# Rows taken from a spatial reasoning dataset
◇ ◇ ◇ ◇

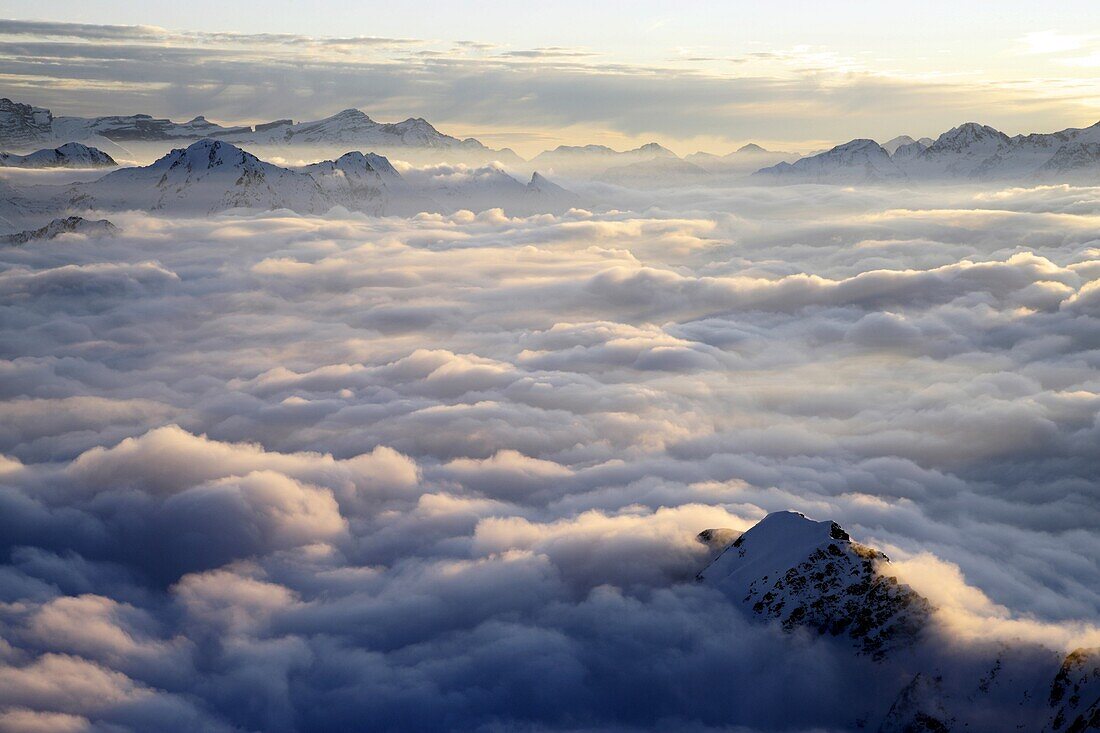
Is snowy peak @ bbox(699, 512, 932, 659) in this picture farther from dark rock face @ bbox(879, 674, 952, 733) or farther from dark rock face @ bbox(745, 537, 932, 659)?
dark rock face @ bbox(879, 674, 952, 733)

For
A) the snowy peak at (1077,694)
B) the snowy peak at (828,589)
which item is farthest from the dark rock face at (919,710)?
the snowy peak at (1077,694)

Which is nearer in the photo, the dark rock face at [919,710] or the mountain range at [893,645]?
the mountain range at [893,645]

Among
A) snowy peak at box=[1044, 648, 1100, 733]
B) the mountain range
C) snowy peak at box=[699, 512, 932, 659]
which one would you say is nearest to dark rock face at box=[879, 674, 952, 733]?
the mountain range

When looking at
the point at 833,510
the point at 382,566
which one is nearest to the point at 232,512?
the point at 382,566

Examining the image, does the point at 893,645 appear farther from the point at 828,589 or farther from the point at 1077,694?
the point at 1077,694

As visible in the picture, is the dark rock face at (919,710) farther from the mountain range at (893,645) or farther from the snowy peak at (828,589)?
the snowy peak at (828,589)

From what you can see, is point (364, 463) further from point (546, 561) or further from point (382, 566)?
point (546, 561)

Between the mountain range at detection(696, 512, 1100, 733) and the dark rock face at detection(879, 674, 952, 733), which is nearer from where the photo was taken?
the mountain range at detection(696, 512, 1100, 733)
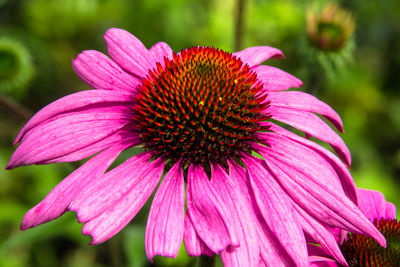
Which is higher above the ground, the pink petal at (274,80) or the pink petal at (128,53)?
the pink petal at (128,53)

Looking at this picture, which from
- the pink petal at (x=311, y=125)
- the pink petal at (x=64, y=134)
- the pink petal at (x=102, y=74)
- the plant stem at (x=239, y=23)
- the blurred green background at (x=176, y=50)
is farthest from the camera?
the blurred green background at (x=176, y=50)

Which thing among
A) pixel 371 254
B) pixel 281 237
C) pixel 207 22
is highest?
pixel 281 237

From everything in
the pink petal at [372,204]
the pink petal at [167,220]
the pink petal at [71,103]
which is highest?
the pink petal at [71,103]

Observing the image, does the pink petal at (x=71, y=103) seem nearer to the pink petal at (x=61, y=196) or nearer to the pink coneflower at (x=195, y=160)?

◇ ◇ ◇ ◇

# Goal
Reproduce all of the data above verbatim, omitting the pictures.

# Result of this exercise
Is snowy peak @ bbox(699, 512, 932, 659) in this picture farther from dark rock face @ bbox(879, 674, 952, 733) or farther from dark rock face @ bbox(745, 537, 932, 659)?
dark rock face @ bbox(879, 674, 952, 733)

For
A) the snowy peak at (1077,694)
B) the snowy peak at (828,589)
which item is farthest from the dark rock face at (919,710)?
the snowy peak at (1077,694)

Which is nearer in the photo, the dark rock face at [919,710] or the mountain range at [893,645]?
the mountain range at [893,645]

Among
A) snowy peak at box=[1044, 648, 1100, 733]
B) the mountain range
C) snowy peak at box=[699, 512, 932, 659]
which one would you say is nearest to dark rock face at box=[879, 674, 952, 733]?
the mountain range

When looking at
the point at 833,510
the point at 382,566
which one is nearest to the point at 232,512?
the point at 382,566

Examining the image, does the point at 893,645 appear farther from the point at 828,589 or farther from the point at 1077,694?
the point at 1077,694

As visible in the picture, is the dark rock face at (919,710) farther from the mountain range at (893,645) or farther from the snowy peak at (828,589)?
the snowy peak at (828,589)

From what you can see, is point (364, 463) further from point (546, 561) or further from point (382, 566)?
point (546, 561)

Between the mountain range at detection(696, 512, 1100, 733) and the dark rock face at detection(879, 674, 952, 733), which is nearer from where the photo was taken?
the mountain range at detection(696, 512, 1100, 733)
Which is higher above the ground, the pink petal at (274,80) or the pink petal at (128,53)?
the pink petal at (128,53)

Looking at this picture, which from
- the pink petal at (x=311, y=125)
- the pink petal at (x=64, y=134)
- the pink petal at (x=102, y=74)
- the plant stem at (x=239, y=23)
- the blurred green background at (x=176, y=50)
is farthest from the camera?
the blurred green background at (x=176, y=50)

Which thing among
A) pixel 371 254
B) pixel 281 237
C) pixel 207 22
is highest?
pixel 281 237

From everything in
the pink petal at [372,204]
the pink petal at [167,220]
the pink petal at [71,103]
which is highest?
the pink petal at [71,103]

Observing the image, does the pink petal at (x=71, y=103) seem nearer to the pink petal at (x=61, y=196) or nearer to the pink coneflower at (x=195, y=160)?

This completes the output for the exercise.